Published December 4, 2018 5:47pm ET



CNN head Jeff Zucker wants to have it both ways.

Unable to fully accept responsibility for what was a logical programming decision at the time, he is once again apologizing for having his network air President Trump’s 2016 campaign rallies. Yet he’s also defending the decision.

Zucker expressed his regret (in other words, caved to criticism from his liberal media friends) in a new interview with David Axelrod, the White House adviser to former president Obama.

“I do not believe that’s why he’s president of the United States,” Zucker said of airing the rallies. “But I do think we made a mistake.”

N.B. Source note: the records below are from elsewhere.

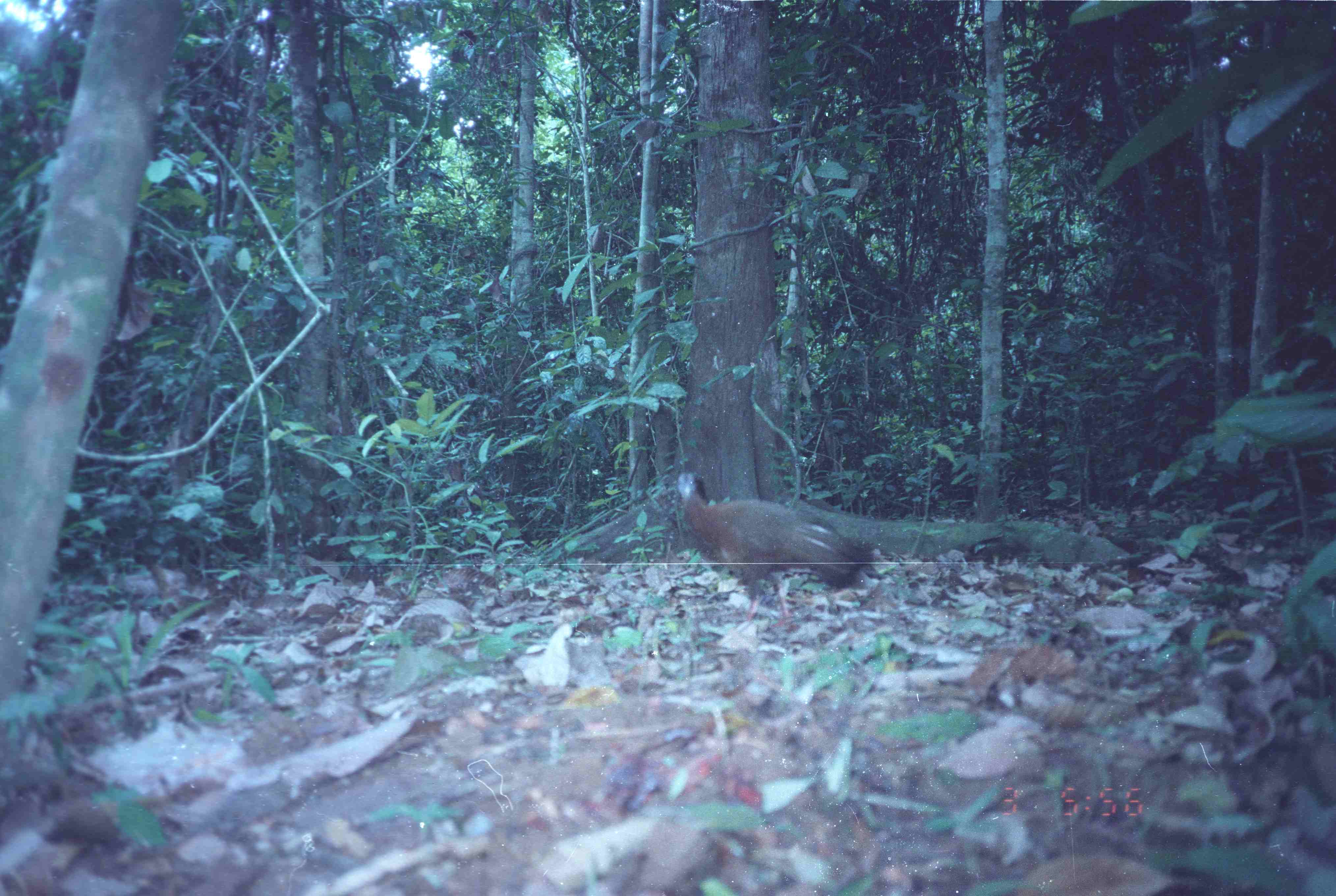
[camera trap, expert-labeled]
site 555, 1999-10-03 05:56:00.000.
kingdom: Animalia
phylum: Chordata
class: Aves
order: Galliformes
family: Phasianidae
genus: Argusianus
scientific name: Argusianus argus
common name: great argus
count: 1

He said the same thing just before the 2016 election. “We probably did put on too many of the campaign rallies in the early months unedited,” he said at an event in October that year. “[I]n hindsight we probably shouldn’t have done that as much.”

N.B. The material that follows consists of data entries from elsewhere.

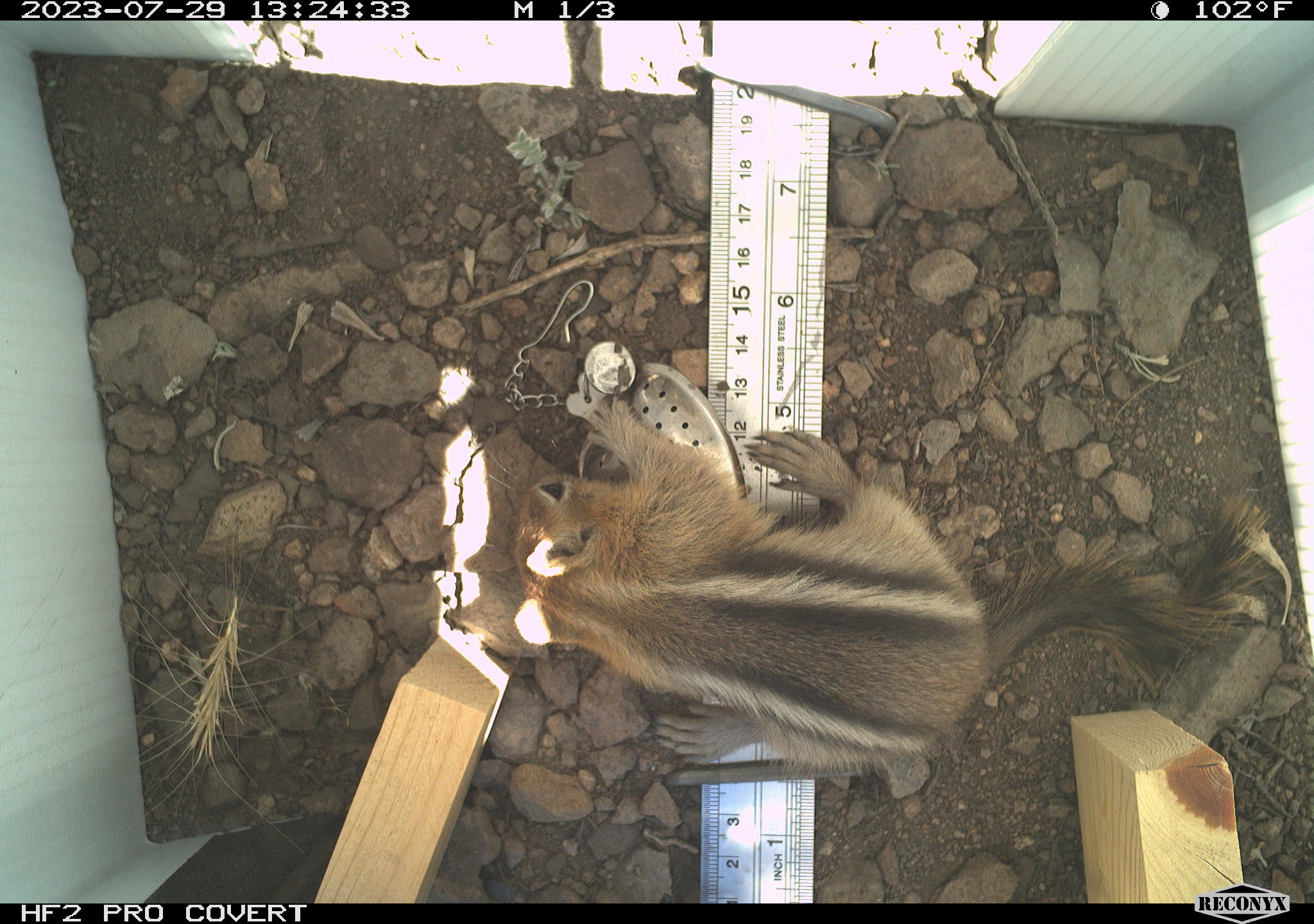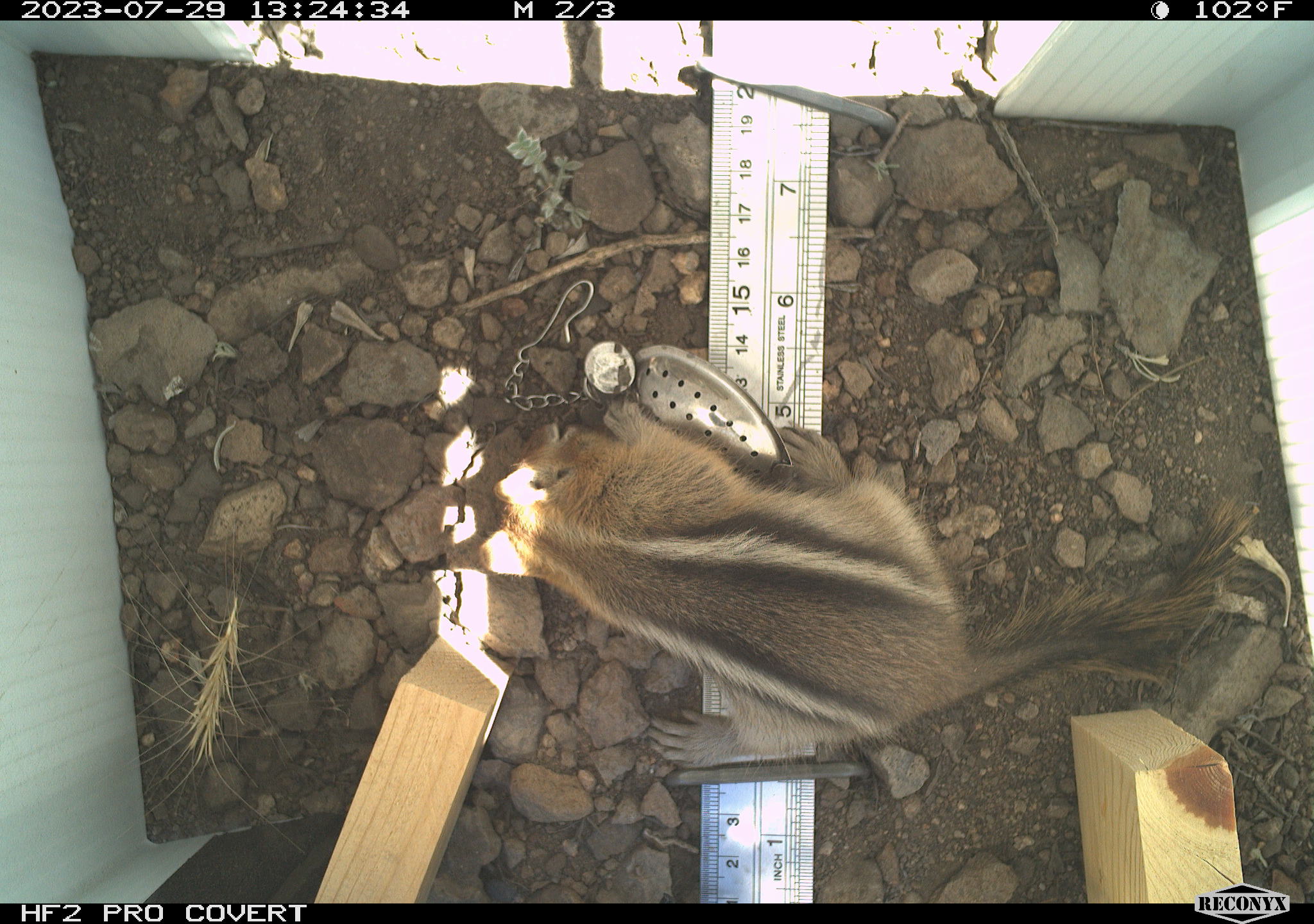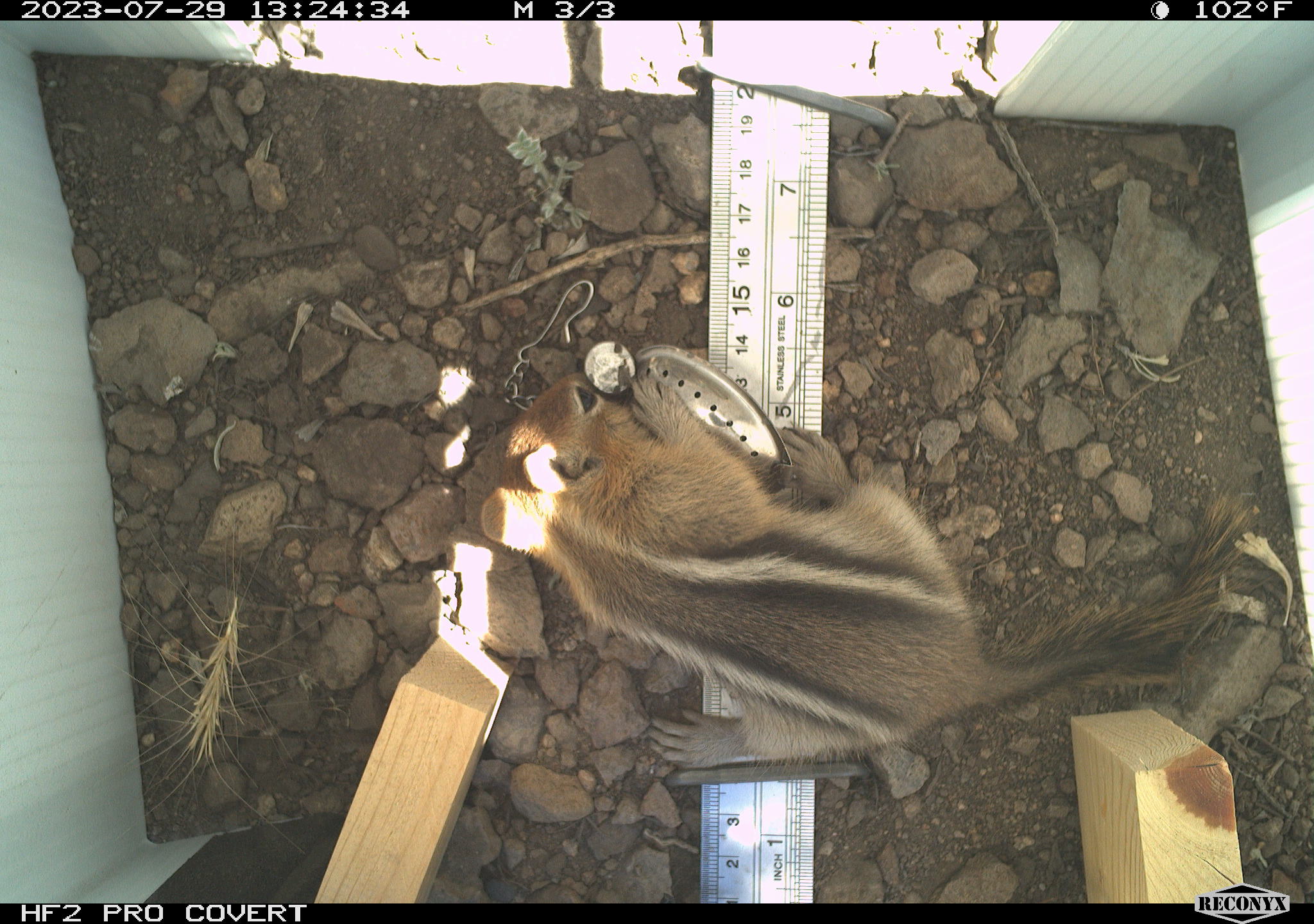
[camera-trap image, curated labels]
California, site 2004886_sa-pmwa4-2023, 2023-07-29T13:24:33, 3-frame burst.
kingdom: Animalia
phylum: Chordata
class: Mammalia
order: Rodentia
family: Sciuridae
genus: Callospermophilus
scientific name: Callospermophilus lateralis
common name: golden mantled ground squirrel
Golden mantled ground squirrel (Callospermophilus lateralis).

And yet, even while inexplicably admitting fault, he defended the decision. “We put them on because we never knew what he was going to say,” he said. “They did also attract quite a bit of an audience.”

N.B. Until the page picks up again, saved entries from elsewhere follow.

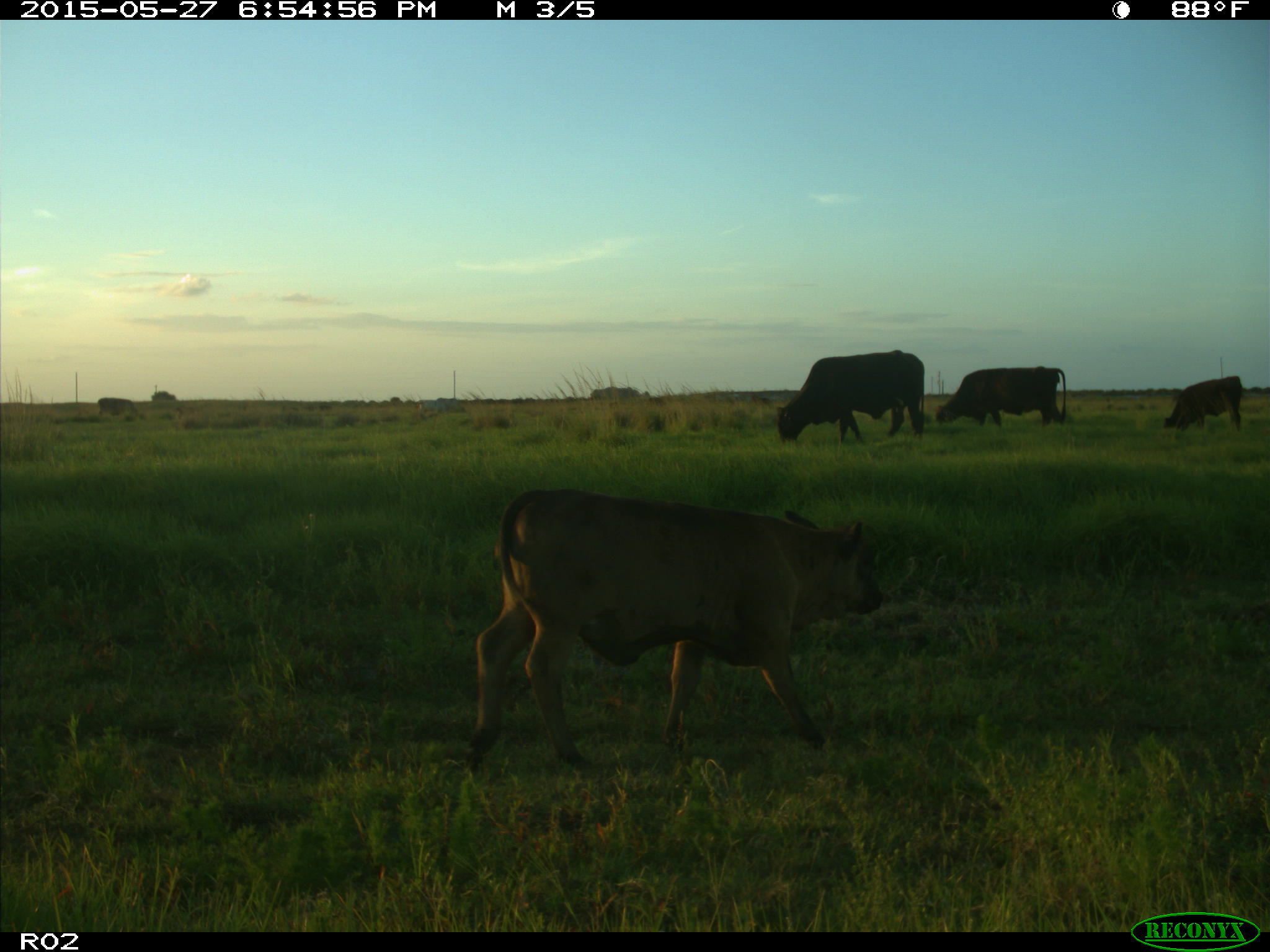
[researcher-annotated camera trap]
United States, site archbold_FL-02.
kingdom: Animalia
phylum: Chordata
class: Mammalia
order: Artiodactyla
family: Bovidae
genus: Bos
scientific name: Bos taurus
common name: domestic cow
Bos taurus (domestic cow).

It’s impossible to come away from these sorry-not-sorry apology-nonapologies without the impression that Zucker’s only real regret is that his friends in the business don’t like what he did. CNN covered Trump for the novelty, impact and general public interest generated by his events. In Zucker’s own words, “We never knew what [Trump] was going to say.” That’s novelty. He was running for the Republican presidential nomination. That’s impact. And Trump, by every metric, drew the highest interest during the campaign and continues to drive ratings, web traffic and subscriptions for every major news organization.

Probably most important was Trump’s grasp of what fuels the biggest news stories in politics: conflict.

“Low-energy” Jeb Bush, “Little Marco” Rubio, “Lyin’ Ted” Cruz, “Crooked Hillary” Clinton. A mild insult makes all the difference.

No one alive today had ever seen anything like Trump’s campaign for president, so CNN covered it. And now Jeff Zucker is apologizing (sort of) on behalf of CNN for doing what news organizations are supposed to do.

Zucker is also kidding himself to suggest that the average voter sat in front of their TVs with CNN on for hours waiting for a Trump rally so that they could watch it from beginning to end. He may not want to offend his liberal friends who want him to repent. But he can stop fearfully apologizing for doing standard journalism.